While many mobile users today believe themselves to privacy savvy, the reality is that the typical device owner today still engages in some pretty risky behavior. So says the Mobile Privacy IQ study released by Lookout today, which examined perceptions and practices of over 1,000 smartphone users.
According to the survey, 41 percent of smartphone users consider themselves to have an above-average knowledge of mobile privacy matters. But amongst that group, a considerable number of them don't keep their side of the mobile screen clean. For example, amongst these self-professed experts, 35 percent say they connect to open public wi-fi networks, 34 percent don't set a pin or passcode on their phone, and 35 percent download mobile apps from unofficial marketplaces. Amongst those with the disconnect, Millennials are the worst.

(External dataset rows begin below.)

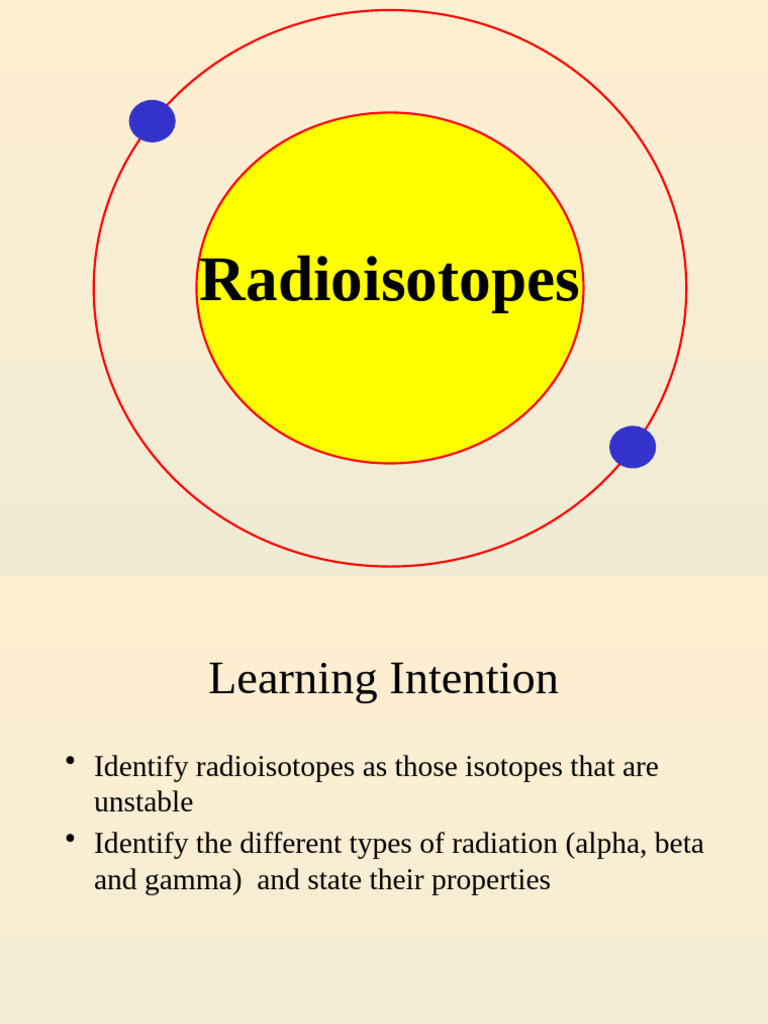 Radioisotopes

Learning Intention

• Identify radioisotopes as those isotopes that are unstable
• Identify the different types of radiation (alpha, beta and gamma) and state their properties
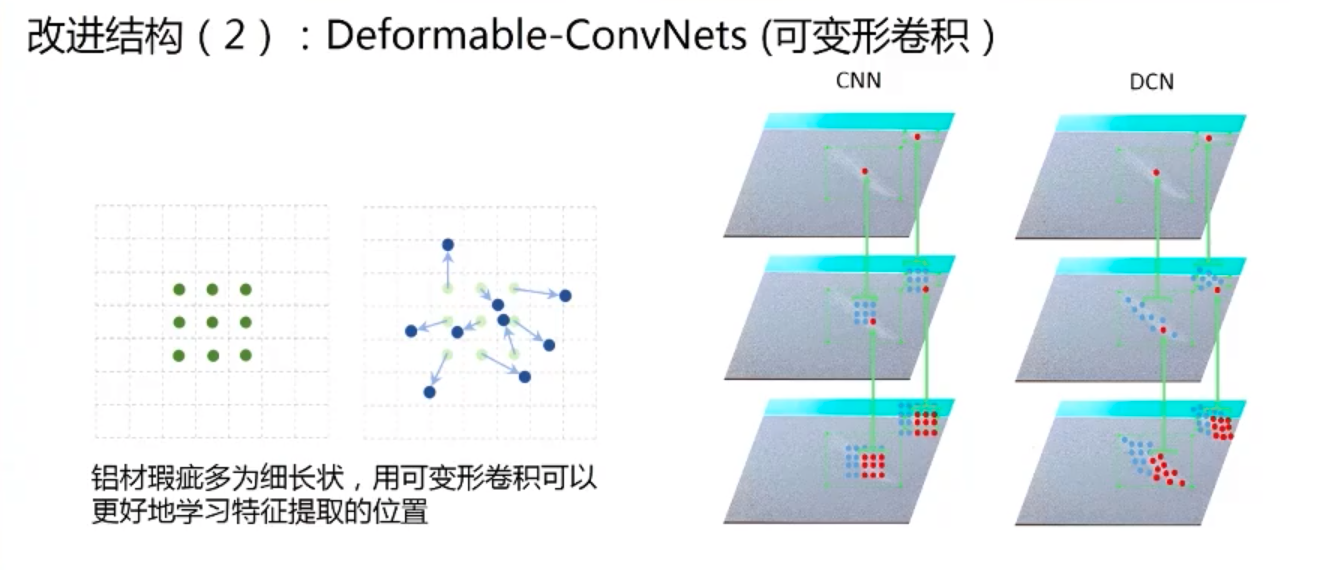 改进结构（2）：Deformable-ConvNets (可变形卷积）

CNN

DCN

铝材瑕疵多为细长状，用可变形卷积可以更好地学习特征提取的位置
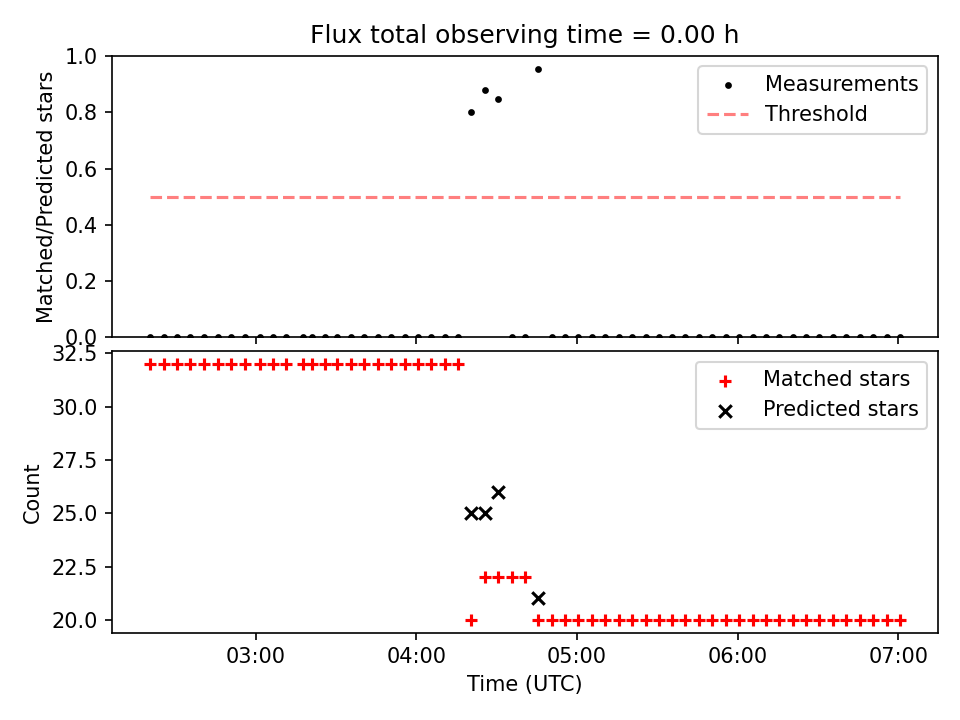 Flux total observing time = 0.00 h

Matched/Predicted stars

1.0
0.8
0.6
0.4
0.2
0.0

Measurements
Threshold

Count

32.5
30.0
27.5
25.0
22.5
20.0

Matched stars
Predicted stars

03:00
04:00
05:00
06:00
07:00

Time (UTC)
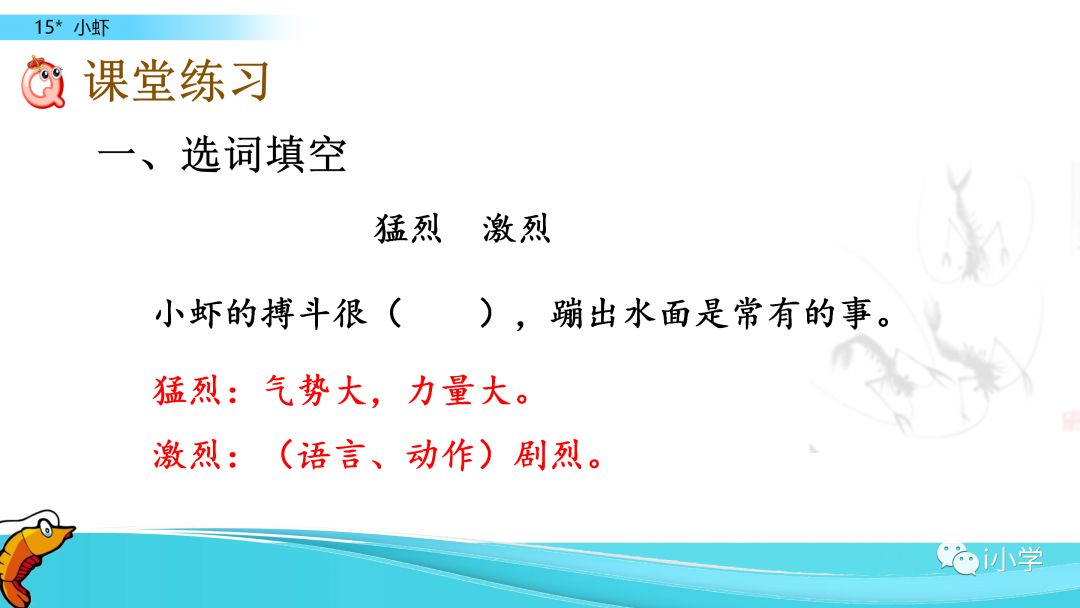 15* 小虾

课堂练习

一、选词填空

猛烈　激烈

小虾的搏斗很（　　），蹦出水面是常有的事。

猛烈：气势大，力量大。

激烈：（语言、动作）剧烈。

i小学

"Study findings reveal that the self-proclaimed privacy gurus are the ones most likely to partake in behaviors that put their privacy at risk," the study reported. "Millennials partake in risky mobile behavior the most often, yet are first in line to claim the rights to being privacy experts."
Amongst the general population of mobile users, risky behavior increases. For example, 76 percent of all users connect to public or open wi-fi. Meanwhile 56 percent of users download apps without reading permissions and 37 percent plug into public charging stations.

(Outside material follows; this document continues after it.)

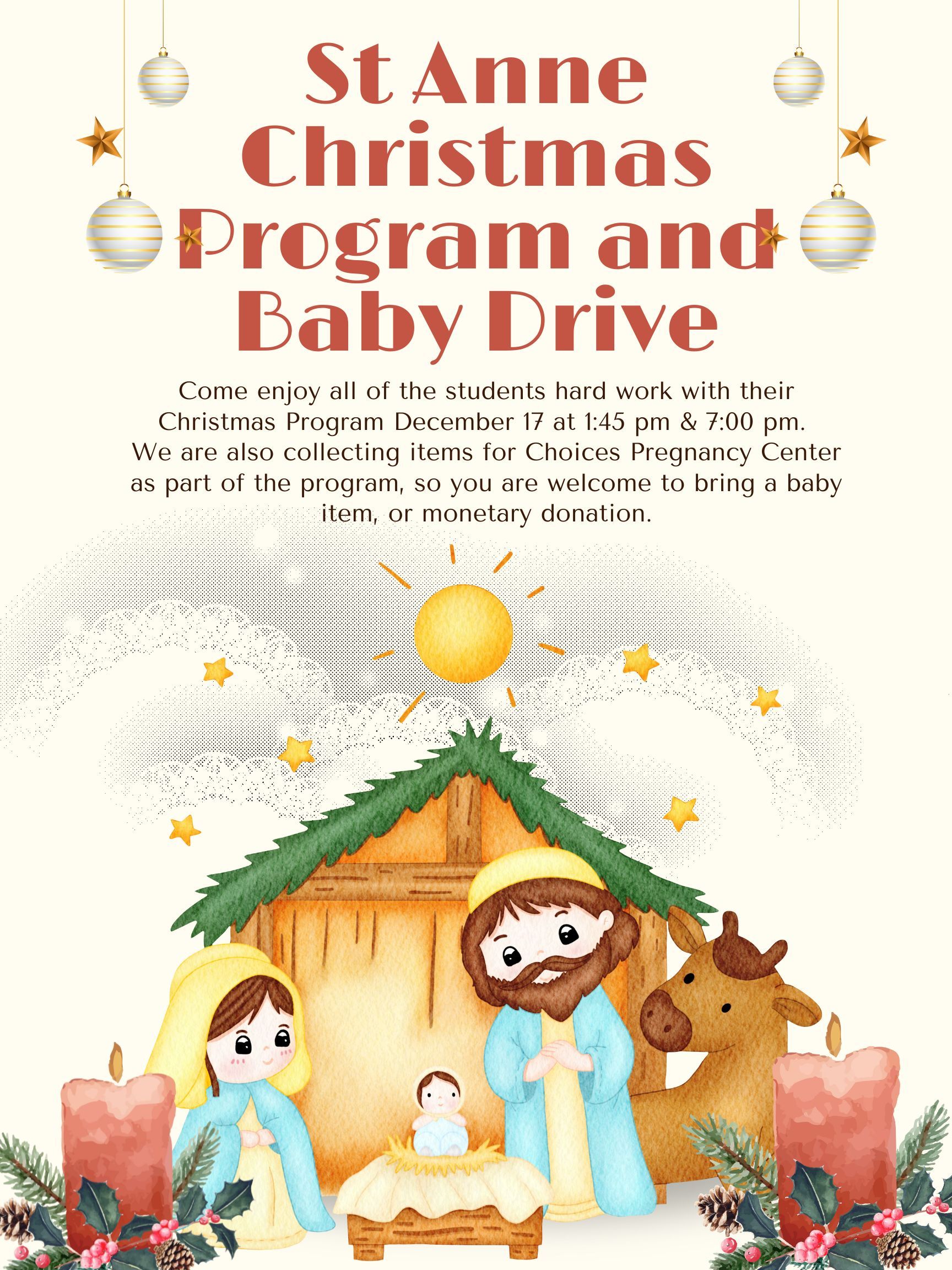 St Anne Christmas Program and Baby Drive

Come enjoy all of the students hard work with their Christmas Program December 17 at 1:45 pm & 7:00 pm. We are also collecting items for Choices Pregnancy Center as part of the program, so you are welcome to bring a baby item, or monetary donation.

Many users also seemed unwilling to give up the conveniences of mobile apps even when aware of the risks. About 44 percent reported that they felt apps could be mishandling or misusing their private information. And one in three of users reported that they would provide app companies with more data about themselves if it meant they'd be able to use apps to make their lives easier.

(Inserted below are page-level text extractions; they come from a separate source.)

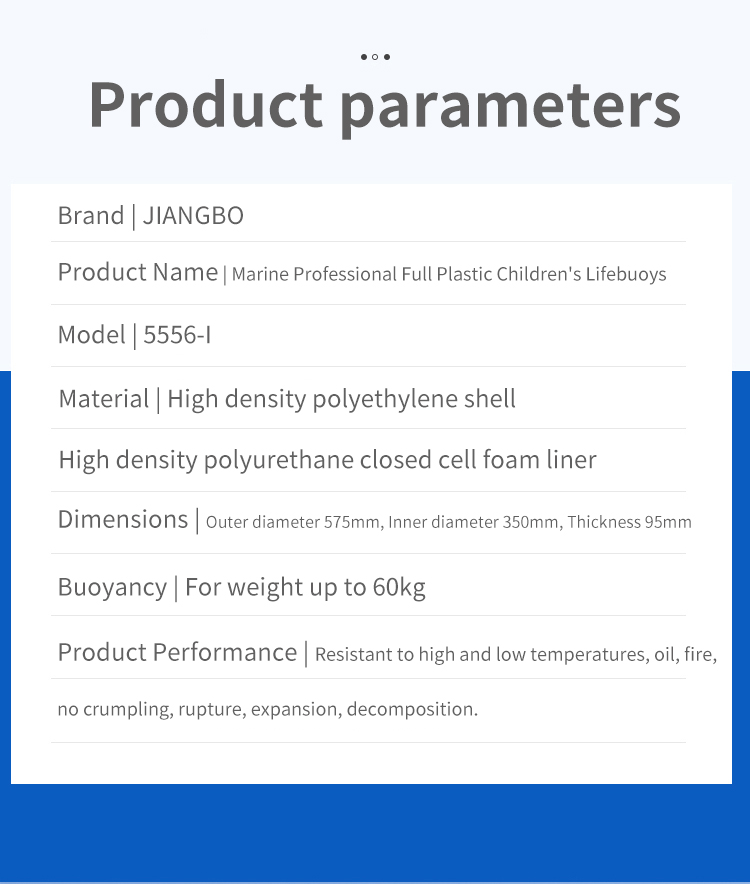 Product parameters

Brand | JIANGBO

Product Name | Marine Professional Full Plastic Children's Lifebuoys

Model | 5556-I

Material | High density polyethylene shell

High density polyurethane closed cell foam liner

Dimensions | Outer diameter 575mm, Inner diameter 350mm, Thickness 95mm

Buoyancy | For weight up to 60kg

Product Performance | Resistant to high and low temperatures, oil, fire,

no crumpling, rupture, expansion, decomposition.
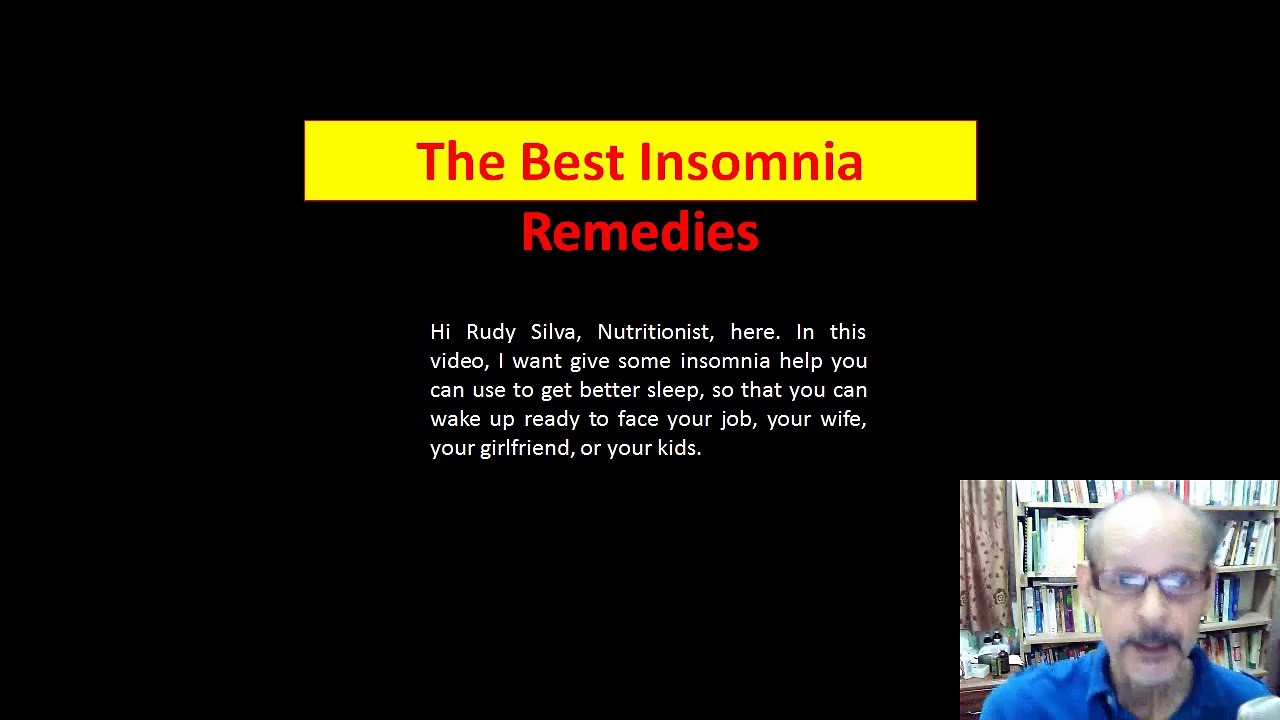 The Best Insomnia Remedies

Hi Rudy Silva, Nutritionist, here. In this video, I want give some insomnia help you can use to get better sleep, so that you can wake up ready to face your job, your wife, your girlfriend, or your kids.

"As it turns out, people expressed concern over how mobile apps are handling their information, but are also willing to trade their privacy for convenience," the report explained.
Most interesting to security gurus in the enterprise world, the survey's respondents were clear that they'd make more effort to secure personal data than their employer's business data. Approximately 60 percent of respondents said they cared least about the privacy of work data on their phones. Only 5 percent reported they'd take the most steps to protect work information.
"Despite the fact that this poses a potential risk to employers, findings show that personal data trumps work data when it comes to the information people would take the most steps to protect," the report showed.